TL;DR notes from articles I read today.
How to test serverless apps
- Most of what goes wrong in serverless architecture lie in the configuration of functions: event sources, timeouts, memory, IAM permissions, etc. With functions being stateless, the number of integration points also increases, so you need more integration tests than unit or end-to-end testing.
- The first stage of testing should be local tests, for which you can: run the Node.js function inside a wrapper. Invoke functions locally using tools such as Serverless framework or AWS SAM local. Use docker-lambda to simulate an AWS Lambda environment locally. Use local-stack to simulate AWS services locally. However, none of these simulate IAM permissions or API authentication.
- The second stage is unit tests. If you have a complex piece of business logic, you should encapsulate it into a module and test it as a unit.
- Use integration testing to test code against external services you depend on, such as DynamoDB or S3. Run these tests against real DynamoDB tables or S3 buckets, and not mocks and stubs. Keep the same assumptions as of the code.

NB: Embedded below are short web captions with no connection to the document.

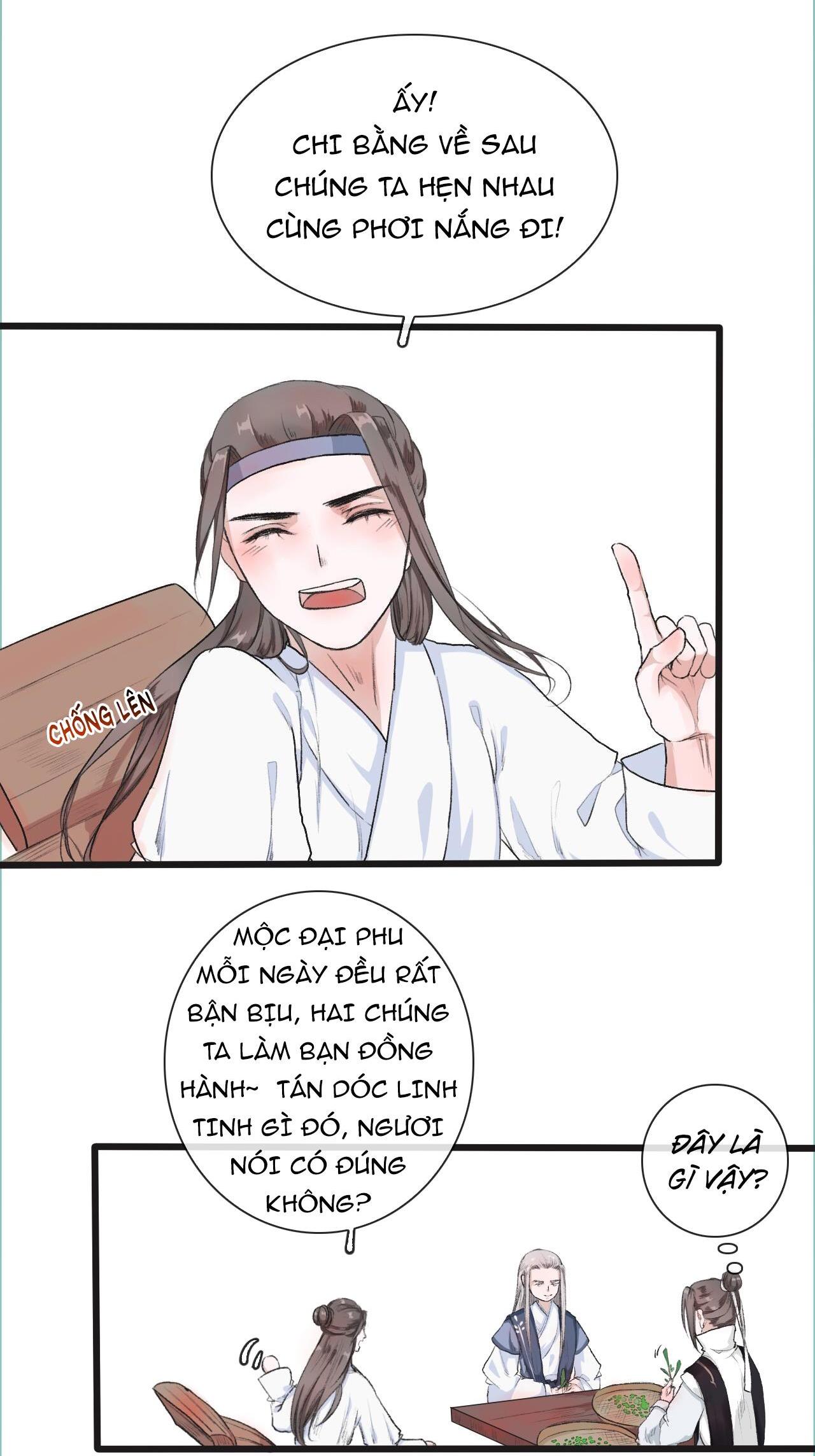Hạnh Lâm Phương Hoa Chapter 8 - Next Chapter 9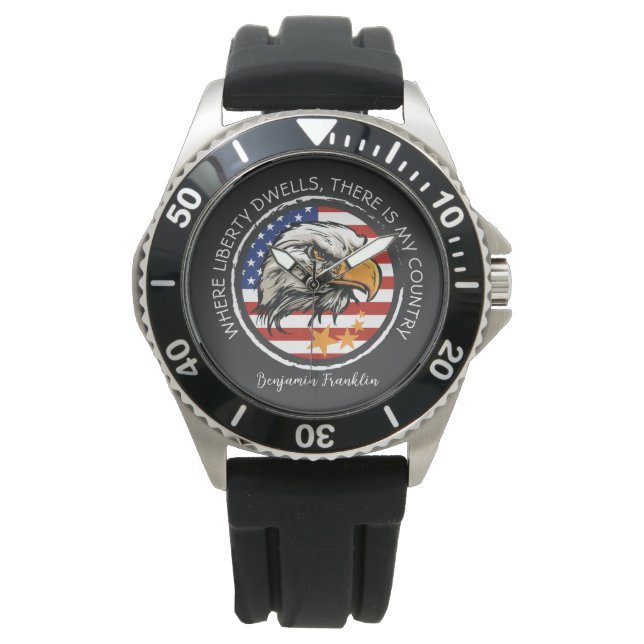 Customise your American Eagle design Watch (Front)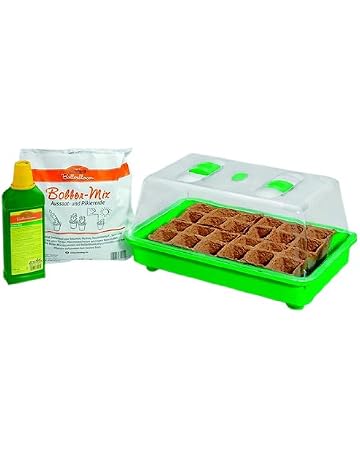 Amazon.es: Semilleros - Invernaderos y equipos de germinación: Jardín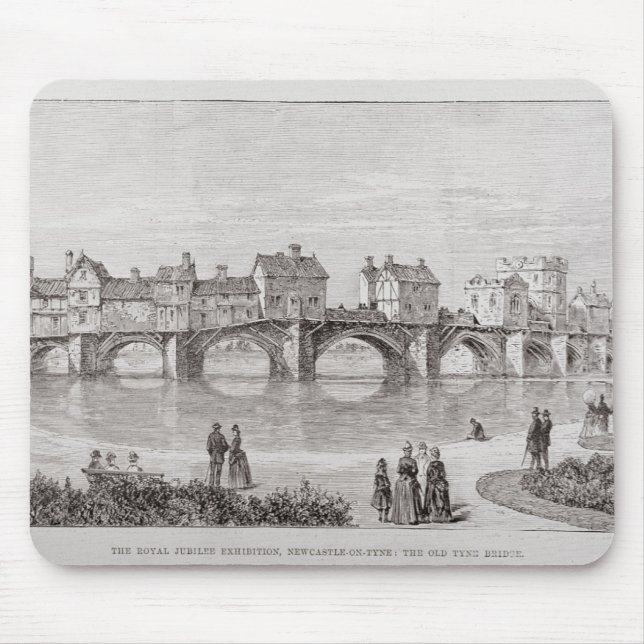 Die königliche Jubiläum-Ausstellung, Mousepad (Vorne)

- Once the local tests have checked your code, move to acceptance testing: whether functions have the right permissions, timeout settings, memory, API Gateway event sourcing, etc. Do this after deploying.
- Finally, if your serverless application is used by a UI client directly or indirectly, make sure your changes are compatible with the client - you can have a QA team test this manually or use an automated test framework
- Once deployed, you should still use robust monitoring and error reporting tools for issues developing in production.
Full post here, 6 mins read
What is legacy code? Is it code without tests?
- The definition of legacy code as code without tests comes from Michael Feathers’ Working Effectively with Legacy Code.
- An alternative definition is valuable code that is difficult to change (you are afraid you might break existing behavior) because you struggle to understand it.
- You overestimate the complexity of unfamiliar code or code you don’t remember why you wrote. Sometimes it gets better after working with it a few months.
- Having tests is not enough, good tests make you confident about changing unfamiliar code but poor tests don’t.
- A recipe for legacy code is multiple people working on a codebase, over a long period, with conflicting requirements, under time pressure. This happens because knowledge is always imperfect and you take shortcuts to meet deadlines until every move introduces a bug and new features take ages to implement.
- Finally, ‘legacy code’ is a matter of personal perspective: it depends on your understanding of the code and your feelings about changing it.